Si un couple se casse, ce n’est pas à cause de la femme qui fait payer un tarif. Ça se casse bien avant, dans le silence d’une maison où un homme va chercher dehors ce qu’il ne trouve pas dedans. Moi, j’étais juste là, de l’autre côté du téléphone, à offrir un service qu’il a choisi de payer encore et encore. Si tu veux accuser quelqu’un, regarde le lit dans lequel tu dors, pas le mien.

Pendant des années, j’ai porté un nom qui ne m’appartenait pas. La maîtresse. L’autre. Celle qui détruit des familles. Et pendant ce temps, je payais mon loyer, je faisais vivre les miens et je montais mon business toute seule, sans prendre un centime à personne qui n’était pas prêt à le donner. Je n’ai rompu aucun serment, parce que je n’en ai jamais juré. Celui qui a promis, c’est lui, devant un autel auquel je n’ai même pas été invitée.

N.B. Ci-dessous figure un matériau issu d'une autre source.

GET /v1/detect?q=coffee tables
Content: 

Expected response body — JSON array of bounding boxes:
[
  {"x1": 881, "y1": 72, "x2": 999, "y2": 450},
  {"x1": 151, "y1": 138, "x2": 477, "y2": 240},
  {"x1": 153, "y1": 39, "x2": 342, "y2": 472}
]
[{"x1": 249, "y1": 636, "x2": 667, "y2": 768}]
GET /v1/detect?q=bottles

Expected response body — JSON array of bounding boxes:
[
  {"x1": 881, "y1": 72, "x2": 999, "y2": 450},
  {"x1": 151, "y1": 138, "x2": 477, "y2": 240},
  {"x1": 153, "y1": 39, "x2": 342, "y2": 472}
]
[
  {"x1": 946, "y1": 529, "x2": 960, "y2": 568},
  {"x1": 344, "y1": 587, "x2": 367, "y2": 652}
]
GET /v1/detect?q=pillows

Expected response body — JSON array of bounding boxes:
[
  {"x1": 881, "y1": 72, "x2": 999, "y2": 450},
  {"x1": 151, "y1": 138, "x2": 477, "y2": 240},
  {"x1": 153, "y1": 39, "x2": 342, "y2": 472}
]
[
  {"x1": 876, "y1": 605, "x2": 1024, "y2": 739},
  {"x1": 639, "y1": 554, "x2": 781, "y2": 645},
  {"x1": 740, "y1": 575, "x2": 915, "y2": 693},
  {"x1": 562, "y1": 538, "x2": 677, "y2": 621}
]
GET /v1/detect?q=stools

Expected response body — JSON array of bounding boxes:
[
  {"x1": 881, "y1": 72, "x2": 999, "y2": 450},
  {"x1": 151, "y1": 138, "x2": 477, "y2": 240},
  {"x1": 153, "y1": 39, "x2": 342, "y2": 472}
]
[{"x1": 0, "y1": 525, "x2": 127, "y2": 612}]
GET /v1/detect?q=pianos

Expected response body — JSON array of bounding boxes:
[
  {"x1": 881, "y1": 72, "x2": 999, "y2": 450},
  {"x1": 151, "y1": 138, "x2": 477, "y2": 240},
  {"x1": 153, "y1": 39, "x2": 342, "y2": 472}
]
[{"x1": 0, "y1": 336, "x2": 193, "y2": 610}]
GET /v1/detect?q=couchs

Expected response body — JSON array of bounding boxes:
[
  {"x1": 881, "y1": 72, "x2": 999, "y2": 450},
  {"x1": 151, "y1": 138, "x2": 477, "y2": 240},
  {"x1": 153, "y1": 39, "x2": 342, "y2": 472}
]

Alors, madame, lâchez-moi une bonne fois. Restez tranquille, je ne suis tombée enceinte de rien de lui. Et la prochaine fois que vous voudrez espionner ma vie, payez au moins l’abonnement comme vous l’avez fait la dernière fois. De toute façon, vous connaissez déjà le chemin.

Heureuse pour moi, qui ai dormi tranquille ce Noël-là.